### Selected excerpt
════
Right, all of these things could be different aspects of a fifth force. 

And that may include neutrinos as well, which even though they are referred
to as particles are both particle-like and wave-like - so it is not clear
why they cannot be an aspect of a putative fifth force.

Even if not - the FF would certainly be the kind of "out" that skeptics in
the mainstream need to find, to partially justify the immense harm that they
have unwittingly done to society since 1989 by delaying all of this -
through pathological skepticism. 

If LANR had been explained by the mid nineties, then oil demand is
manageable, we do not covet it for economic growth - and there is probably
no Gulf War, right ? 

... 'fonly, as they say...

Jones

_____________________________________________
From: Mark 

Sturrock said:
"If the mystery particle is not a neutrino, "It would have to be something
we don't know about, an unknown particle that is also emitted by the sun and
has this effect, and that would be even more remarkable,"

And this article from a few weeks ago... which was mentioned on Vortex...
http://www.physorg.com/news/2011-04-atom-smasher-nature.html

"There could be some new force beyond the force that we know," said Giovanni
Punzi, a physicist with the international research team that is analyzing
the data from the US Department of Energy's Fermi National Accelerator
Laboratory.

"If it is confirmed, it could point to a whole new world of interactions,"
he told AFP.

While much remains a mystery, researchers agree that this is not the "God
Particle," or the Higgs-boson, a hypothetical elementary particle that has
long eluded physicists who believe it could explain why objects have mass.

"The Higgs-boson is a piece that goes into the puzzle that we already have,"
said Punzi. "Whereas this is something that goes a little bit beyond that --
a new interaction, a new force."

Punzi said the new observation behaves differently than the Higgs-boson,
which would be decaying into heavy quarks, or particles.

The new discovery "is decaying in normal quarks," Punzi said. "It has
different features," he added.
════
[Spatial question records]
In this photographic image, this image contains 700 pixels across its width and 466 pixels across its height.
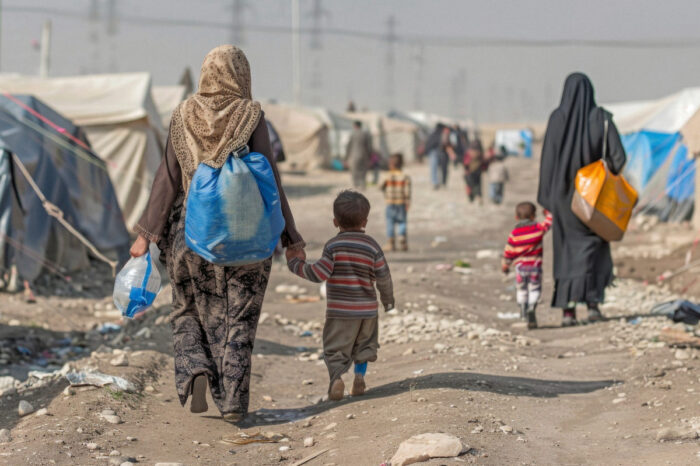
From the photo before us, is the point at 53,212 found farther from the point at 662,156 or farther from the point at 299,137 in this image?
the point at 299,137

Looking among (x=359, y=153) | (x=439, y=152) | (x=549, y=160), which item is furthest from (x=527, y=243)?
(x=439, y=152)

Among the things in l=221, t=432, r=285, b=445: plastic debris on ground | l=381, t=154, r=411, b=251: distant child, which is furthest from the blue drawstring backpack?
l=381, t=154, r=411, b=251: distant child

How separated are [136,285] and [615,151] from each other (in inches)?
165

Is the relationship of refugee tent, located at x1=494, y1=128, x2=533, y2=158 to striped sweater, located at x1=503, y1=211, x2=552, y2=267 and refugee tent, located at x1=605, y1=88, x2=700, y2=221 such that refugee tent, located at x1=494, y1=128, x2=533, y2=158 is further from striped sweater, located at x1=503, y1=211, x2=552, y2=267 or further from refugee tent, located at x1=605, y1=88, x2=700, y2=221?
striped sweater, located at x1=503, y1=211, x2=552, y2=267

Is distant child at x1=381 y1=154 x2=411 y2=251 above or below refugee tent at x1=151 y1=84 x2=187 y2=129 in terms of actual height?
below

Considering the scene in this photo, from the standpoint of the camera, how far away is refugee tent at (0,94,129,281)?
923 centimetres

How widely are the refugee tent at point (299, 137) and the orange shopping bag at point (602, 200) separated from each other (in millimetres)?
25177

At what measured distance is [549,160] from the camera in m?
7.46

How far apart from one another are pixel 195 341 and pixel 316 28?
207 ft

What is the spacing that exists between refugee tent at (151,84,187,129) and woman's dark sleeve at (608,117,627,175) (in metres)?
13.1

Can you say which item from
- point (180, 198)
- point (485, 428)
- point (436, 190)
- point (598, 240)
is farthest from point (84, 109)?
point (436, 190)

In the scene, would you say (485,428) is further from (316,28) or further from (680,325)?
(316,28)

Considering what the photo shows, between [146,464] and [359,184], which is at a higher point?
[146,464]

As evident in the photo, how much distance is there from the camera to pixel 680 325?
════
### Work required
In the fifth-force discussion, how does Punzi say the new observation's decay differs from that of the Higgs-boson?

### Completed task
The Higgs-boson would decay into heavy quarks, while the new discovery decays into normal quarks.